Source:
________________

The speed up was pretty dramatic, I think to about 15-20 minutes
(the test was done by our local CS person in the UK).  I think this
would prove the function was working since it would have fallen
back to the previous page_is_ram function and the 4 to 5 hour
startup.

If there is a failure, it would be better for all to fix the specific
bug and not re-introduce the original problem.  Perhaps drop to
page is ram if the address is not page aligned?

> Hence, remove the call to region_is_ram() from __ioremap_caller().
> 
> Note, removing the call to region_is_ram() is also necessary
> to fix the bugs in region_is_ram().  walk_system_ram_range()
> requires RAM ranges aligned by the page size in the resource
> table.  e820_reserve_setup_data() updates the e820 table by
> allocating a separate entry to each data region in setup_data,
> which is not page-aligned.  Therefore, walk_system_ram_range()

________________

Information provided:
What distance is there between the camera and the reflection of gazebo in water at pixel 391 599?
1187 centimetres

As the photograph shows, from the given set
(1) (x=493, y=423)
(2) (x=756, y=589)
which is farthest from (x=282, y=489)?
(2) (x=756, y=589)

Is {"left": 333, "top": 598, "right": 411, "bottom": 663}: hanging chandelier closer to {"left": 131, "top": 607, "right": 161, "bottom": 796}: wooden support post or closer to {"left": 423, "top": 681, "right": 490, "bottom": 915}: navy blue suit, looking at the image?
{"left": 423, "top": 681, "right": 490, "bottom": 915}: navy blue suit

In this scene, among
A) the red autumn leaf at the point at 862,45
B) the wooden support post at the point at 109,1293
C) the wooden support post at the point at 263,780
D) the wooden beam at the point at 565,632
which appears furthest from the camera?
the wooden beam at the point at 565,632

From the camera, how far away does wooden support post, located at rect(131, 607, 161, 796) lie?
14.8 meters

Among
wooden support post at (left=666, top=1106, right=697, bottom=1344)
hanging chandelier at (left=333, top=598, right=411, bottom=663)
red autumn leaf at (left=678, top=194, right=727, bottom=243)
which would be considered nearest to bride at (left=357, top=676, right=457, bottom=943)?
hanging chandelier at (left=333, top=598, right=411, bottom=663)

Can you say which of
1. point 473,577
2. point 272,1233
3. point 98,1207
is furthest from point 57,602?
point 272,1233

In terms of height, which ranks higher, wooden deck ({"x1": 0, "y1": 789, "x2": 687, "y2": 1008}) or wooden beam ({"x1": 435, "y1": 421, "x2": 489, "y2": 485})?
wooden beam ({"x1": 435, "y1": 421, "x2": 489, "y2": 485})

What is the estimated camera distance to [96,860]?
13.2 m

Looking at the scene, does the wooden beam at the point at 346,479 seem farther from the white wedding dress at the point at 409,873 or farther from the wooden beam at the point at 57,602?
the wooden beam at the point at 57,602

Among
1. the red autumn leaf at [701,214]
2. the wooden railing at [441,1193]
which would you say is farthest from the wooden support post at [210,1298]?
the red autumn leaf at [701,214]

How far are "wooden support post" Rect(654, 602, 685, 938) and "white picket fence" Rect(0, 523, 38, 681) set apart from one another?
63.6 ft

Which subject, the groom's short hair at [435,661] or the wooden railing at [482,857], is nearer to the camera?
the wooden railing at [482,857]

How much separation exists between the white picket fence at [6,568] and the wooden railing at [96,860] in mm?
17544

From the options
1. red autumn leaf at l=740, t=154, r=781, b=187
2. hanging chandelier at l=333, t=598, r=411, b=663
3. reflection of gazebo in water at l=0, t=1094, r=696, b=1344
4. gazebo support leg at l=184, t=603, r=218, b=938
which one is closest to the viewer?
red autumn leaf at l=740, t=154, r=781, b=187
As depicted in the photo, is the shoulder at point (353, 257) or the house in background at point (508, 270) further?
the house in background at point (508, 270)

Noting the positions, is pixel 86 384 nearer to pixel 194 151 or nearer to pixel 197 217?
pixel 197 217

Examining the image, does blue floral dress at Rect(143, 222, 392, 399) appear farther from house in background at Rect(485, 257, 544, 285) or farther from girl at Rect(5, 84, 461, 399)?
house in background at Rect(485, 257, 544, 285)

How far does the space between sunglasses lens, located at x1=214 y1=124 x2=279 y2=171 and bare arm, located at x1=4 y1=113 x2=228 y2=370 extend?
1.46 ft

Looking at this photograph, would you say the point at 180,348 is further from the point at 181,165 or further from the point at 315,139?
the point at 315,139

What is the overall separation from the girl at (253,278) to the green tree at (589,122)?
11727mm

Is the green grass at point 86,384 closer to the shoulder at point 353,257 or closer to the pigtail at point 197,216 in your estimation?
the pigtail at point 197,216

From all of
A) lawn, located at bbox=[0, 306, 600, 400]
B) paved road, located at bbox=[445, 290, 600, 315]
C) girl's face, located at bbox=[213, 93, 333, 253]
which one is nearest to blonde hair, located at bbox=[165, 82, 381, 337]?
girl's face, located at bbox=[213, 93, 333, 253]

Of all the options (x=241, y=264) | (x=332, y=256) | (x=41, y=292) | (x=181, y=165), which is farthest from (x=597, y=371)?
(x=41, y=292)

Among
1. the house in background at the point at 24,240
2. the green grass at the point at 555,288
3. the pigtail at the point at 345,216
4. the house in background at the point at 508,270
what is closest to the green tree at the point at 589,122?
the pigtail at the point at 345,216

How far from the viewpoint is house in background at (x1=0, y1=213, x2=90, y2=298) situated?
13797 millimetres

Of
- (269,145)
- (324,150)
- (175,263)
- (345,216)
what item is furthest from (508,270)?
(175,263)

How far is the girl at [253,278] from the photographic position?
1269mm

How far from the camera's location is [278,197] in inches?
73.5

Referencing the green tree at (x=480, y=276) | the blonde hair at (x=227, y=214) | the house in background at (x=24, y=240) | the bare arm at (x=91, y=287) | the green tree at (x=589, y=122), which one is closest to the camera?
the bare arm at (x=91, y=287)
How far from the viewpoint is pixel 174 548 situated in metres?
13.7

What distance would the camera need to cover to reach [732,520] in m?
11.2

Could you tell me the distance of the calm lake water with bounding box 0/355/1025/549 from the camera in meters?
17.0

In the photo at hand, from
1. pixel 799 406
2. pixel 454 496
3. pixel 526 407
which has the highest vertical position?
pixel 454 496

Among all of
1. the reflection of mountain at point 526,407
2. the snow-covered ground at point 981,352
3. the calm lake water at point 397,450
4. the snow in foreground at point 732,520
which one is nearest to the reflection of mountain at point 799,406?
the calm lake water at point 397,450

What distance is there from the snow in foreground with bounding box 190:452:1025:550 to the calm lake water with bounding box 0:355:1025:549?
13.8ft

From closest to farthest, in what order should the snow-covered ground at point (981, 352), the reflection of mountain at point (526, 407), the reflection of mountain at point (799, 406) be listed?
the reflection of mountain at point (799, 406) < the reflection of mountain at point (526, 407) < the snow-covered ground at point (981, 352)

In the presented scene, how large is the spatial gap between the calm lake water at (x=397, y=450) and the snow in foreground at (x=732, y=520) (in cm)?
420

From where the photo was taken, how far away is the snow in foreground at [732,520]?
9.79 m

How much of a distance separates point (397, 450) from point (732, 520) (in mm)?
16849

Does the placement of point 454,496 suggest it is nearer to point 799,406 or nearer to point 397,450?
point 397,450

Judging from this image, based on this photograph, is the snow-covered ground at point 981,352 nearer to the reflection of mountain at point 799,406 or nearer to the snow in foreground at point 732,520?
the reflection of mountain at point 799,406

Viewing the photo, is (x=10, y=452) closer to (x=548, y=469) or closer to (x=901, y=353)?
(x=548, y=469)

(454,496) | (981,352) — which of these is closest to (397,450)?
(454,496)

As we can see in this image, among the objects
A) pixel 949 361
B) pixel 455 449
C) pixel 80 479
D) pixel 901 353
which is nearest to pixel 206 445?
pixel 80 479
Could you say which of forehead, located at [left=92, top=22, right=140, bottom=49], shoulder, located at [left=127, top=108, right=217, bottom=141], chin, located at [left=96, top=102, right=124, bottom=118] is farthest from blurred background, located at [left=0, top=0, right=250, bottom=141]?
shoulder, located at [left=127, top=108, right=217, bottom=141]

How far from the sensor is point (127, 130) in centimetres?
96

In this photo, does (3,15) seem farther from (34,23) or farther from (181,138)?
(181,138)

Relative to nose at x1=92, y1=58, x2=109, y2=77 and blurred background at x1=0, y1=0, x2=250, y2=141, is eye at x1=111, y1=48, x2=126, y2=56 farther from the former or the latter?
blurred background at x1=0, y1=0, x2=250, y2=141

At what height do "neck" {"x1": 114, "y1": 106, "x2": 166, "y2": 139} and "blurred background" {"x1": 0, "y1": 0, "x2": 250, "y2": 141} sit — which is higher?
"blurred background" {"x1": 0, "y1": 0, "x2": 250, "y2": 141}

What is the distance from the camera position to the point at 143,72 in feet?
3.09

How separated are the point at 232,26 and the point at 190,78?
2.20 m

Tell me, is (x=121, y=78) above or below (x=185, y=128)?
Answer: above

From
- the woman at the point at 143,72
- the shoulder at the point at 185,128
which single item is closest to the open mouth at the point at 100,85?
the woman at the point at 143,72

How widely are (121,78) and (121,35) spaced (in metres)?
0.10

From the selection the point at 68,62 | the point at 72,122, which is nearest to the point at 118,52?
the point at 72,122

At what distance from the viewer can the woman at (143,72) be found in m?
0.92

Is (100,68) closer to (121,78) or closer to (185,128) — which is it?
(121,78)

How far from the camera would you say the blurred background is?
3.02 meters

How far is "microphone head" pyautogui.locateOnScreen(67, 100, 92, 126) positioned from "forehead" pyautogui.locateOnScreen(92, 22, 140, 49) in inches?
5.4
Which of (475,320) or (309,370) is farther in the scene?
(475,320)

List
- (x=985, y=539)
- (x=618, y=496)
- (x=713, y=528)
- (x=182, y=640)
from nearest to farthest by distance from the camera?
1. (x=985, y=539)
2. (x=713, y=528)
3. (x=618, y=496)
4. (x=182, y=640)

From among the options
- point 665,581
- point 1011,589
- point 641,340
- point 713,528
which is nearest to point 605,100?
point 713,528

________________

Return the entire passage on region_is_ram() and startup time word for word, with nothing changed. The records stand apart from the passage on region_is_ram() and have no connection to it.

The speed up was pretty dramatic, I think to about 15-20 minutes
(the test was done by our local CS person in the UK).  I think this
would prove the function was working since it would have fallen
back to the previous page_is_ram function and the 4 to 5 hour
startup.

If there is a failure, it would be better for all to fix the specific
bug and not re-introduce the original problem.  Perhaps drop to
page is ram if the address is not page aligned?

> Hence, remove the call to region_is_ram() from __ioremap_caller().
> 
> Note, removing the call to region_is_ram() is also necessary
> to fix the bugs in region_is_ram().  walk_system_ram_range()
> requires RAM ranges aligned by the page size in the resource
> table.  e820_reserve_setup_data() updates the e820 table by
> allocating a separate entry to each data region in setup_data,
> which is not page-aligned.  Therefore, walk_system_ram_range()